To investigate file encoding problems it can also be useful to view the raw file in a hex editor. For example just open https://hexed.it/ in a browser and drag the file into it to open it locally. Enter 7997 on the right in the “Go to” field.

c-rob · April 3, 2024, 9:20am

A tab-delimited file uses tabs to separate columns in each line, instead of commas in a CSV file.

I use a macro to save the current spreadsheet tab as a tab-delimited file. But a tab-delimited file from Excel is made like this:

Open the Excel file to export.
Go to File, click More, then Export.
Click Change File Type. Choose tab-delimited .txt file.
Click Save Icon.

The position given in the error message is a byte position, while Notepad++ will presumably show you a character position (and might also translate newlines).

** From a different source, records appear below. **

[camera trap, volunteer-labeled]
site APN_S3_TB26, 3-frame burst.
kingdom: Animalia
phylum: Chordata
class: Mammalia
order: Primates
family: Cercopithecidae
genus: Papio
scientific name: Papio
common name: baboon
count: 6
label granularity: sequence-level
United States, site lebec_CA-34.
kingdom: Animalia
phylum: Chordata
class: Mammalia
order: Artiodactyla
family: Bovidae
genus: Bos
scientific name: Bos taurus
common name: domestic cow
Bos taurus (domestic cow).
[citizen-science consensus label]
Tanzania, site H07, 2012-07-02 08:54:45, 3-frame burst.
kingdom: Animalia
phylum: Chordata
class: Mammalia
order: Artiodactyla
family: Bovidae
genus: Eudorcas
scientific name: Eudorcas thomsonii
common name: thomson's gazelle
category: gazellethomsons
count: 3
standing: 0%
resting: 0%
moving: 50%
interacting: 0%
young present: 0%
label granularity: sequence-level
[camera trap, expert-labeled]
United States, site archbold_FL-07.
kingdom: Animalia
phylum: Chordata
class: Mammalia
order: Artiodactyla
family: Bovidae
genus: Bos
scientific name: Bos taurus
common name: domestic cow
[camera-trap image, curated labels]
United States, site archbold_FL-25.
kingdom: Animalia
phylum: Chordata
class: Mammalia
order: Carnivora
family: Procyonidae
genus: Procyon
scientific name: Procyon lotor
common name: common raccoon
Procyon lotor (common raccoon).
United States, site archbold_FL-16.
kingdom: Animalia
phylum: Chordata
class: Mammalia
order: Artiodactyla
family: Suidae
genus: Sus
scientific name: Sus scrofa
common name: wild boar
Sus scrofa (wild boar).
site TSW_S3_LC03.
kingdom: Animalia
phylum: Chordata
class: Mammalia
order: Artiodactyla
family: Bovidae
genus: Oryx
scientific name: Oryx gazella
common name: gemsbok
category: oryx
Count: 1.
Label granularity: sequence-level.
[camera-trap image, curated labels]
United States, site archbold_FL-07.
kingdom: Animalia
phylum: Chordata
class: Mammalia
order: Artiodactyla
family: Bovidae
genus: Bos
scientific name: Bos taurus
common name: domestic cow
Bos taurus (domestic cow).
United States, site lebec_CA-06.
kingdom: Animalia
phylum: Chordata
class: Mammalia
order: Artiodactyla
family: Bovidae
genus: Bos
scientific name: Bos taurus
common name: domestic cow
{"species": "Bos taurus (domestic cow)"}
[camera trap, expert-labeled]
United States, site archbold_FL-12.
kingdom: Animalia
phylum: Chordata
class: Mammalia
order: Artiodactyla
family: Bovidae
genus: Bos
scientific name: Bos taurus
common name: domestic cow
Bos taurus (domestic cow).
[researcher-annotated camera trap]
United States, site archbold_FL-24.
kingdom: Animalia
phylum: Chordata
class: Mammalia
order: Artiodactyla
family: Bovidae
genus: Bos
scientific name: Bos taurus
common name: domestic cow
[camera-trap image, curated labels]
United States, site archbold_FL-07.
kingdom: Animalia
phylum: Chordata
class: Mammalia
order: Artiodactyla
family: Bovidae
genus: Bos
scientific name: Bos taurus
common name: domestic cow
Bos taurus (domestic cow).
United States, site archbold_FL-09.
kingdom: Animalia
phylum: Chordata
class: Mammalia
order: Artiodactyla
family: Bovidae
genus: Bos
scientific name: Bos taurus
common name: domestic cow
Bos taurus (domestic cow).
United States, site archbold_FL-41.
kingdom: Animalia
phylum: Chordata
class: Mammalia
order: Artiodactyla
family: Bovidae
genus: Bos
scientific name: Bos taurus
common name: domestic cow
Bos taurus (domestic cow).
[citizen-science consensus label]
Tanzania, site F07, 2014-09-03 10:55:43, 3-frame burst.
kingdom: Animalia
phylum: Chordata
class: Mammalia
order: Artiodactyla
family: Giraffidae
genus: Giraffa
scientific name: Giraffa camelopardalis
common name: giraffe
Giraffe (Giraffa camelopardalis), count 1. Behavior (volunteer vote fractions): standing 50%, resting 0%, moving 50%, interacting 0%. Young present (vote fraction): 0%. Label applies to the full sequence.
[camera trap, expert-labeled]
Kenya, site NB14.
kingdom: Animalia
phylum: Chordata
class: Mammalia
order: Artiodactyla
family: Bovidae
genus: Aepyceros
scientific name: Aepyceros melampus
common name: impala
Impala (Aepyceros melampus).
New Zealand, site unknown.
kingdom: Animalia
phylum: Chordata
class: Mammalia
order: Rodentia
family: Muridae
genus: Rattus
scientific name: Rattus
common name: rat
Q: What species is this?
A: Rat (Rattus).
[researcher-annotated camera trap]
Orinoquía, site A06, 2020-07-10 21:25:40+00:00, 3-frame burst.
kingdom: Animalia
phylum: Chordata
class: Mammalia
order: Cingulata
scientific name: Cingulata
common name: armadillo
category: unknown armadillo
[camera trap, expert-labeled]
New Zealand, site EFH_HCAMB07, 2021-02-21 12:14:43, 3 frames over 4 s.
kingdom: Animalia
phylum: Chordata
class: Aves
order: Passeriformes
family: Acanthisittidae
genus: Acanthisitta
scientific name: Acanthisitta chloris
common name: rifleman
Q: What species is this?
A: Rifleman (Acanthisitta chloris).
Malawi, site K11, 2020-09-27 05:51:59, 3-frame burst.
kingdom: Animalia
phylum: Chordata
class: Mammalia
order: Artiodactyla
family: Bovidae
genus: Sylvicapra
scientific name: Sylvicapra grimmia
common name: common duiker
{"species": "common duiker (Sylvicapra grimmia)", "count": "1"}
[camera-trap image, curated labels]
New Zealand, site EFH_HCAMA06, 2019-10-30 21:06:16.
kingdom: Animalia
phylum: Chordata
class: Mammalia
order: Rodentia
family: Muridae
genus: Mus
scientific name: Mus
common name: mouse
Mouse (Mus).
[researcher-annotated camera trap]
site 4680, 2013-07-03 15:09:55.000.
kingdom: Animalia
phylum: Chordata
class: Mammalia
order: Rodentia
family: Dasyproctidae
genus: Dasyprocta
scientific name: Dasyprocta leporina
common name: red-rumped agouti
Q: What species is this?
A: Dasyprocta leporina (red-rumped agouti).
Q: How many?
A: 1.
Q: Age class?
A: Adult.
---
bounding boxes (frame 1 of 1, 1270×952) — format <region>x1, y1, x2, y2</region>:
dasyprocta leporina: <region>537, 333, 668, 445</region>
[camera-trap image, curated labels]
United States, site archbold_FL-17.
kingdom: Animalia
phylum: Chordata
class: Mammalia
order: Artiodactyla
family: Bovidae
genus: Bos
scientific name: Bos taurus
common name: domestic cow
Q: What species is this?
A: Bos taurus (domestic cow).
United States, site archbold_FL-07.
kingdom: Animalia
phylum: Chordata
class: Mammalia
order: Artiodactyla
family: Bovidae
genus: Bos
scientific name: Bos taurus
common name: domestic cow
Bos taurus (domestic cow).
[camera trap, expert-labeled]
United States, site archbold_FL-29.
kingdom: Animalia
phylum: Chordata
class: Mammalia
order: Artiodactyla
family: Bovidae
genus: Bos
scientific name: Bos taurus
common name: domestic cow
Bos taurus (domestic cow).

No, it’s a programmer’s text editor so it can take me to a line position, or byte position. I thought it had a hex view mode but I couldn’t find it. Maybe it has a plugin to show stuff in hex mode.

c-rob · April 3, 2024, 9:24am

That’s a great tool I will save, but I cannot use it for this file as the file has customer data. Can you recommend a Windows Desktop app for a hex editor? I haven’t used one in 15 years. I will need to find and probably edit certain hex values in the file then save the 12MB file.

kknechtel · April 3, 2024, 9:58am

And there’s no option in this process anywhere to select a text encoding?

How did data get input to begin with? Did the customer just give you a .xlsx file to start with or something?

Reading the file in binary mode and translating the byte values into hex digits works. It’s certainly not user-friendly, but it shows you the important part for debugging. That was the point of the code I suggested to you.

petersuter · April 3, 2024, 11:08am

This is not UTF-8 encoded here, but uses some locale, probably cp1252.

You can instead click “Save as Another File Type” there and then “Unicode Text”, that’s then tab-delimited UTF-16 I think.

I think it doesn’t upload the data anywhere, it’s a local app running in your browser only, but I understand.

“010 Editor” is excellent, but this question is probably offtopic on this forum.

@kknechtel’s advice above to use Python is also excellent of course.

MRAB · April 3, 2024, 3:42pm

I use EditPad Pro (paid), but there’s also EditPad Lite (free).